Penelitian tersebut menganalisis data sekitar 15.000 orang selama 15 tahun. Hasilnya menunjukkan, pasien bipolar yang menggunakan semaglutide memiliki risiko 21 persen lebih rendah mengalami rawat inap akibat kondisi psikiatris dibandingkan kelompok yang tidak menjalani terapi tersebut.
Peneliti utama studi, Profesor Mark Taylor, menyebut temuan tersebut menunjukkan adanya potensi manfaat terapi GLP-1 di luar penggunaannya untuk diabetes tipe 2 dan obesitas.
“Temuan ini menambah bukti yang berkembang bahwa agonis reseptor GLP-1 mungkin memiliki manfaat di luar pengobatan diabetes dan obesitas, serta dapat menjadi jalur penelitian baru yang menjanjikan untuk gangguan bipolar,” ujar Taylor.

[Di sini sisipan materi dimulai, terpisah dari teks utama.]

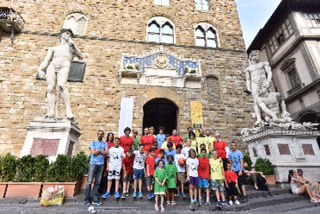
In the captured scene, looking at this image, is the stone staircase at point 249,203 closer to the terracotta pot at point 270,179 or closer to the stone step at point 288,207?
the stone step at point 288,207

Gangguan bipolar merupakan kondisi kesehatan mental yang ditandai dengan perubahan suasana hati ekstrem, mulai dari episode depresi hingga fase mania. Dalam kondisi berat, depresi dapat meningkatkan risiko munculnya pikiran untuk menyakiti diri sendiri, sedangkan mania dapat menyebabkan perilaku impulsif, psikosis, hingga kesulitan menjalani aktivitas sehari-hari.
Para peneliti menduga, manfaat terapi GLP-1 terhadap pasien bipolar kemungkinan berkaitan dengan pengaruhnya terhadap sejumlah proses biologis di tubuh, termasuk peradangan, stres seluler, dan mekanisme yang berhubungan dengan fungsi otak.
GLP-1 diketahui bekerja melalui sistem hormon yang berperan dalam pengaturan gula darah dan nafsu makan. Dalam perkembangannya, penelitian mulai melihat kemungkinan pengaruh jalur tersebut terhadap sistem saraf dan kesehatan otak.